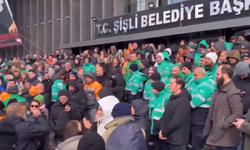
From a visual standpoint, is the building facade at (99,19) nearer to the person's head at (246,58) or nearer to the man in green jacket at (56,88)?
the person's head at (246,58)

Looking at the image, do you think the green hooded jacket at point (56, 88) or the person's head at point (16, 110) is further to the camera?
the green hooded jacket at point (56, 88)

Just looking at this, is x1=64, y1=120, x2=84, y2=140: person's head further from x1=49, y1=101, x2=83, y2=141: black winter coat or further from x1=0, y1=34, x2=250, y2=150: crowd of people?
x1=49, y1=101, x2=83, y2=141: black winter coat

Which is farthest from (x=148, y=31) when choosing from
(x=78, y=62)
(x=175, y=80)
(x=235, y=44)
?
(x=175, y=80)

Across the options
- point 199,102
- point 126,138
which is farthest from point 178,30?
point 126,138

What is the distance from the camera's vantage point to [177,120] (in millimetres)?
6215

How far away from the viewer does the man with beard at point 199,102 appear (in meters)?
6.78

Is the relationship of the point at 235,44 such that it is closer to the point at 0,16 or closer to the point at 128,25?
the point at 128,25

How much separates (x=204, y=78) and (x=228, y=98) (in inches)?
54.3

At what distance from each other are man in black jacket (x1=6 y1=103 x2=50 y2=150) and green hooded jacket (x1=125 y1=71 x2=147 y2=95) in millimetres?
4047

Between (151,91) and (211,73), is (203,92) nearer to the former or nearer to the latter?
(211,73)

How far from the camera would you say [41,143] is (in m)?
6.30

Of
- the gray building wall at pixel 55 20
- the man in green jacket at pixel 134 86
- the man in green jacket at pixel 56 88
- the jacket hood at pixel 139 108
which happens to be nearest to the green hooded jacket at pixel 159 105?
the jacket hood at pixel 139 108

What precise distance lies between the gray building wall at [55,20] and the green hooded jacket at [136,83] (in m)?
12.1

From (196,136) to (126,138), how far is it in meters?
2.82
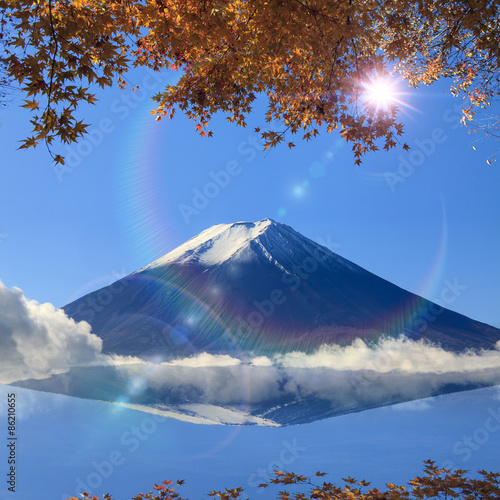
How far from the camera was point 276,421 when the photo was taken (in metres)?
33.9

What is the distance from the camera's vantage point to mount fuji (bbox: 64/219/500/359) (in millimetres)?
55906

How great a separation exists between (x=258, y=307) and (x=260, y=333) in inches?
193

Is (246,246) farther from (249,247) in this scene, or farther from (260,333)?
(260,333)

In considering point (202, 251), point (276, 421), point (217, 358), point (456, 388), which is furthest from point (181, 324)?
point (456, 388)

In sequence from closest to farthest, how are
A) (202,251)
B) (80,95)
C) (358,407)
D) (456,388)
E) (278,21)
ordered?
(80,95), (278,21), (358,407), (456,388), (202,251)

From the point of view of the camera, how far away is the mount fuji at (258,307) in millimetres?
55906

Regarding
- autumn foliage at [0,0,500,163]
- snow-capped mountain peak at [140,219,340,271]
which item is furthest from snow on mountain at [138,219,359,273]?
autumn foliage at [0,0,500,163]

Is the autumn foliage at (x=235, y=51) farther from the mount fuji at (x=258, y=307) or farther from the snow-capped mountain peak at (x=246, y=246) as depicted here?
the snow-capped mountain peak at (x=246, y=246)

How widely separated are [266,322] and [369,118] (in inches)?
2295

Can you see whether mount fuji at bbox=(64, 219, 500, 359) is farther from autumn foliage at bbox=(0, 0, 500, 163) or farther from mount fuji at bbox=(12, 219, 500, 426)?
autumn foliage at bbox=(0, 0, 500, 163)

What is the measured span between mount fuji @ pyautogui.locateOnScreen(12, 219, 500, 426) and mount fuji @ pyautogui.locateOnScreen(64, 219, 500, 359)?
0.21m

* * *

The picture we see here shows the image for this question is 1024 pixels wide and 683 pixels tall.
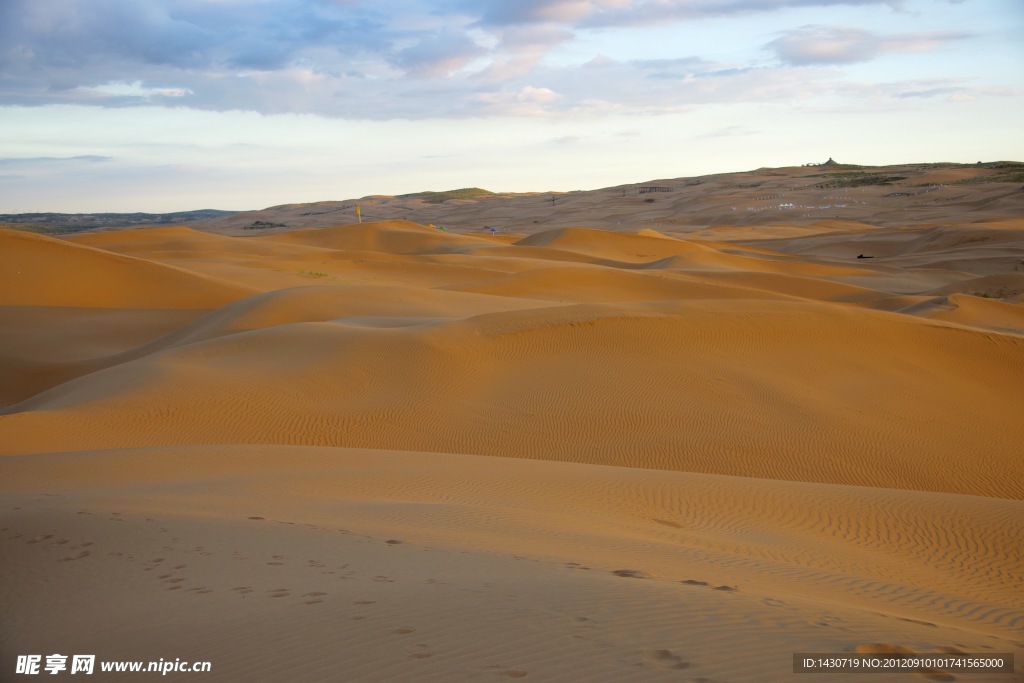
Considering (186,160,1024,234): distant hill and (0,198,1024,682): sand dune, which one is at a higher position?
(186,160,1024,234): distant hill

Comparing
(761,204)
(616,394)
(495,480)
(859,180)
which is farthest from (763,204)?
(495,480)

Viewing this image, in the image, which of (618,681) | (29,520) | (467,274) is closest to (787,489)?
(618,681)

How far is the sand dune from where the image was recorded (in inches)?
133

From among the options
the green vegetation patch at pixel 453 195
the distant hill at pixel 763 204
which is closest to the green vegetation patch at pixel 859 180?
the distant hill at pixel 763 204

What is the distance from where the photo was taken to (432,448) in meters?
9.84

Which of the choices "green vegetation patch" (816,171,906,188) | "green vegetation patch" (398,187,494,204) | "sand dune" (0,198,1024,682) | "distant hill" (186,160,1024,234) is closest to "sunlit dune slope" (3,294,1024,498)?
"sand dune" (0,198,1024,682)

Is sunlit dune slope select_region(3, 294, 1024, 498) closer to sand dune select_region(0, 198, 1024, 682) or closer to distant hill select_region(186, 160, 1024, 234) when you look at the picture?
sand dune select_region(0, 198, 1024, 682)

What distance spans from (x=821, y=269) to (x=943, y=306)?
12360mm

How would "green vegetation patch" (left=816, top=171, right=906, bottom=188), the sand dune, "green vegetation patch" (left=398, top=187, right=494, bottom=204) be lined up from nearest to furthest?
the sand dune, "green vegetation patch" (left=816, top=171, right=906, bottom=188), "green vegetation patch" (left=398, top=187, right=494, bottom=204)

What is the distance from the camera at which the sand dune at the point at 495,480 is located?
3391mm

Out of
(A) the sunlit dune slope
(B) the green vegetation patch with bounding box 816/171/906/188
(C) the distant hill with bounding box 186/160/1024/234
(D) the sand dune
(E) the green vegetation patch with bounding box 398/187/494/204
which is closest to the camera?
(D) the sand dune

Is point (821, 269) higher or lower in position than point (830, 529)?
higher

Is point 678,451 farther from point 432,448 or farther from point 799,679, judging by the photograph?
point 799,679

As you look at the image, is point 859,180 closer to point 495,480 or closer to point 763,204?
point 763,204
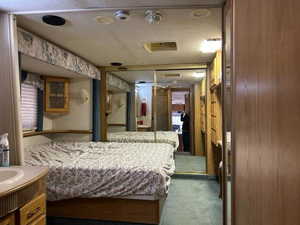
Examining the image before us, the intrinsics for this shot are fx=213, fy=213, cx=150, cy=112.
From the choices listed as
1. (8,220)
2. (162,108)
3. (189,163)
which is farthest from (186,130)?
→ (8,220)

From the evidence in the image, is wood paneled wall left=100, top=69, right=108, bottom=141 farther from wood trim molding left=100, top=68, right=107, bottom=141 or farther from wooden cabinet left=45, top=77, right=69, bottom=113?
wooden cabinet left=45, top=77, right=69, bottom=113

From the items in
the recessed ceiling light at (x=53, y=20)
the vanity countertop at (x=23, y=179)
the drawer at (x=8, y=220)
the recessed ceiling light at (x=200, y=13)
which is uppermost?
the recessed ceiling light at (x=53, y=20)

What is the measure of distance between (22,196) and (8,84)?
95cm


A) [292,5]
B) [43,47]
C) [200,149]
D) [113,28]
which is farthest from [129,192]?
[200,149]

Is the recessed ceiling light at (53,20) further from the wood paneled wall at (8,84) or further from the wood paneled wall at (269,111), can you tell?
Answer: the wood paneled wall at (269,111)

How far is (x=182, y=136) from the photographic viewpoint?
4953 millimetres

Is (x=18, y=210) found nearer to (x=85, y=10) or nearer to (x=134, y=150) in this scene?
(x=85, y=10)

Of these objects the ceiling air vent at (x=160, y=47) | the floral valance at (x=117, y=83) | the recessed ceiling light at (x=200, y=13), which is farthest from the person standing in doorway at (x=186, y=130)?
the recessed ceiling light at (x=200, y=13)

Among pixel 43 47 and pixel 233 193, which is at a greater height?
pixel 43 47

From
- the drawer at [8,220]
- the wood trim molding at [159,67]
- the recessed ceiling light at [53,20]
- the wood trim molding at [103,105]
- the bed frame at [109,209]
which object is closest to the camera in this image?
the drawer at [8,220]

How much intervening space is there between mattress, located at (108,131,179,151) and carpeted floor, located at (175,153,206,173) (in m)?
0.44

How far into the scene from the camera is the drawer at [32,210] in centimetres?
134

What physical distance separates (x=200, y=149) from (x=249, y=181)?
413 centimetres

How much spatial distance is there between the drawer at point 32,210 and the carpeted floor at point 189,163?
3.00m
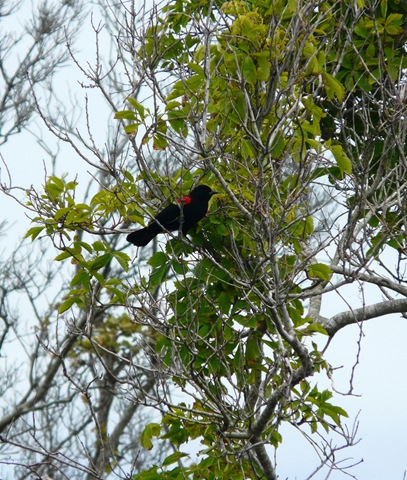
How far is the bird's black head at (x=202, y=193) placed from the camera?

* * *

**What is being asked:** Please list each line of the material above that contains the word "located".

**Written solution:**
What is the distance from the camera at which the sand dune at the point at 495,480 is located?
How much intervening space is there between mattress, located at (108,131,179,151) and carpeted floor, located at (175,153,206,173) (in m)?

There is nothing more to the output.